In Honor and Recognition of Geraldean Matthew
This is a guest blog by Jeannie Economos. She is the Pesticide Safety and Environmental Health Project Coordinator for the Farmworker Association of Florida, which includes coordinator of the Lake Apopka Legacy Project and the Lake Apopka Farmworker Memorial Quilt Project.
On Saturday, September 3, at about 8:30pm, the world lost a strong warrior in the struggle for social and environmental justice. Geraldean Matthew transitioned peacefully from this world to the next, leaving behind a lasting legacy in the lives of the countless people whose lives she touched through her dedicated and unselfish work in and for her community for more than three decades.
Born in Belle Glade, Florida to a farmworker mother, Geraldean grew up as a young girl traveling the seasons up and down the east coast harvesting crops as varied as corn, cabbage, oranges, peppers and even Christmas trees in Southern Canada. Eventually, her family settled in the agricultural town of Apopka, Florida, where she remembers working in the vegetable fields on what is Florida’s fourth largest lake. The Lake Apopka farmlands are infamous for being the site of bird deaths and alligator reproductive anomalies due to the extensive amount of fertilizers and pesticides applied to the crops. Geraldean remembered being sprayed directly by pesticides and bringing home empty pesticide containers for various uses around the house—long before there were any regulations to train farmworkers about the dangers and health effects of pesticide exposure.
As a young woman in the late 1970s, Geraldean met the four courageous nuns who moved to Apopka and formed the Office for Farmworker Ministry to work with the largely African American and later Hispanic and Haitian communities in the area. That was the beginning of Geraldean’s education about the issues of social injustice and her becoming engaged in what would become a life-long work of making a positive difference in her community. Later, as a staff member of the Farmworker Association of Florida, Geraldean was known as fearless in her outreach to the HIV/AIDS community in Central Florida, leading the way into potentially dangerous environments if she knew there was someone in there who needed her help.

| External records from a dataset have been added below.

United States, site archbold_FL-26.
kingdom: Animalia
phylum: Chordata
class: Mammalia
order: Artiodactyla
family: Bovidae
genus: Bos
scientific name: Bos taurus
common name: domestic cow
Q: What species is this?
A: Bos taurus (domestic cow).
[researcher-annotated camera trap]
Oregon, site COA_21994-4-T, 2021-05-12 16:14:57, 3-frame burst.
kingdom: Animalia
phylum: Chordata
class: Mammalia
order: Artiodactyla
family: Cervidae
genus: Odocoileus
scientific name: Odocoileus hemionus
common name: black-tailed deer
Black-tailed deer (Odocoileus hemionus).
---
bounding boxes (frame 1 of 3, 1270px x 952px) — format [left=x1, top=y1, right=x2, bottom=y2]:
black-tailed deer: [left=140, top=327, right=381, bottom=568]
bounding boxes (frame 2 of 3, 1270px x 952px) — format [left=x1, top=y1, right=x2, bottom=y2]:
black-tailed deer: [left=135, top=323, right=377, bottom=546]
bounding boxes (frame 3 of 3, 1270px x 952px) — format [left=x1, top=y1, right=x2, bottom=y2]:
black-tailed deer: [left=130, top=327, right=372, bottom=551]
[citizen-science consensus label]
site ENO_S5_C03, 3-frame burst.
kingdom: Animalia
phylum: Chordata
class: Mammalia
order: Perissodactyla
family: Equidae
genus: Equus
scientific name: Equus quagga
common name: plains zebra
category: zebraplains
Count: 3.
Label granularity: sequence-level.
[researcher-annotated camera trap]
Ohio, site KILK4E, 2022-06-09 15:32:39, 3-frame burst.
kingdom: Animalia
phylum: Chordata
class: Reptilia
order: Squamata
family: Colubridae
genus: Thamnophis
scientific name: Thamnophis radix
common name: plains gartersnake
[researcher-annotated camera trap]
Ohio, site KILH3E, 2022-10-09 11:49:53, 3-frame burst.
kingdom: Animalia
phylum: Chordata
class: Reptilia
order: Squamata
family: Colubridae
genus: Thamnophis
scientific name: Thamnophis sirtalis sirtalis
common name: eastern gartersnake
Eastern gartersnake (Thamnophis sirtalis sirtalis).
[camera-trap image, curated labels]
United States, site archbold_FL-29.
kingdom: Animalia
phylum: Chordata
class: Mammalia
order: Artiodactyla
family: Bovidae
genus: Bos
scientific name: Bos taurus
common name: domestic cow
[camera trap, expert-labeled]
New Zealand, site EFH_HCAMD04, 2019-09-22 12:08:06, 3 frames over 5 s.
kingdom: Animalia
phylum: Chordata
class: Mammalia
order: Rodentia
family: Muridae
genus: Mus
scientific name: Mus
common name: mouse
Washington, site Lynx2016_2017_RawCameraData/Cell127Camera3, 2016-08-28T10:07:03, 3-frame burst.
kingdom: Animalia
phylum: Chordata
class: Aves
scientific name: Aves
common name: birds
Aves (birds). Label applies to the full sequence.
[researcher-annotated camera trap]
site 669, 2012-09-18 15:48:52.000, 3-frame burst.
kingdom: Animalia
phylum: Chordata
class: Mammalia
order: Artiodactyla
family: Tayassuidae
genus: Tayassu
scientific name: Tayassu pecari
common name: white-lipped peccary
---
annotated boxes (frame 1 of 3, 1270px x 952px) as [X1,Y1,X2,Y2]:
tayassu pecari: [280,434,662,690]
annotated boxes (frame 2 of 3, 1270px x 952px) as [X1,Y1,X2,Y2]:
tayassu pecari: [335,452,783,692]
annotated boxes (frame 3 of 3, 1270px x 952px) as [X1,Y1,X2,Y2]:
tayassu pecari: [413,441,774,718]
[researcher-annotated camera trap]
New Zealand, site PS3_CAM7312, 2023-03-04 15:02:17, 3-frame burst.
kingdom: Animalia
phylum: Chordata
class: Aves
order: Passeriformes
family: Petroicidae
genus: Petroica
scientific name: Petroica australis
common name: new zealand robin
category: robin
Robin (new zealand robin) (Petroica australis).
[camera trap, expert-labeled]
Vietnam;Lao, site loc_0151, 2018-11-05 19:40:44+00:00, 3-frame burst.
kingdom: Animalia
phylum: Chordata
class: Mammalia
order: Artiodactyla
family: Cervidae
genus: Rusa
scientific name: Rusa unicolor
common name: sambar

In the 1990s, when the Lake Apopka Farmworker Project was established at FWAF, Geraldean was at the forefront of efforts to help farmworkers displaced by the closing of the Lake Apopka farms to find re-training, new jobs, housing and assistance for their basic and immediate needs. Oftentimes, thinking more of others than of herself, Geraldean woke early to transport people to jobs miles away and worked late into the night doing outreach and education. Later, in 2005, she was the co-coordinator, along with anthropologist Ron Habin, of the Lake Apopka Farmworker Environmental Health Survey, which sought to identify the health conditions in the community of former Lake Apopka farmworkers and their experiences of pesticide exposure. A decade later, she was most proud of the Lake Apopka Farmworker Memorial Quilt Project, which she helped inspire, and of the book Fed Up: The High Costs of Cheap Food by author Dale Slongwhite, which captured the stories of some eleven former farmworkers and community members.
In the last year of her life, as Geraldean was suffering the consequences of multiple chronic illnesses likely related to decades of direct and generational exposure to organochlorine pesticides, Geraldean Matthew told Fed Up author that they had at least two or three more books yet to write together; that she had many more from a lifetime of stories that still needed to be told. Sadly, those stories leave us along with Geraldean, as she moves on from this world to the next. Still, those Geraldean leaves behind have a wealth of stories of their own from a vast treasure of memories of working alongside Geraldean for years—at rallies and demonstrations; lobbying to decision makers in the state capitol; going door-to-door conducting a health survey; testifying at meetings and conferences, including at the EPA; speaking to countless church, student and civic groups about her personal life and the conditions for farmworkers; outreaching to AIDS patients in crack houses and on the streets; organizing meetings and community events; and motivating and inspiring others to get involved.
Geraldean may be gone, but her spirit lives on in all whose lives she has touched and by leaving the world a better place for her having been in it. We will miss you Geraldean. You are now free of the suffering of this world. May you be at peace and may your spirit soar free!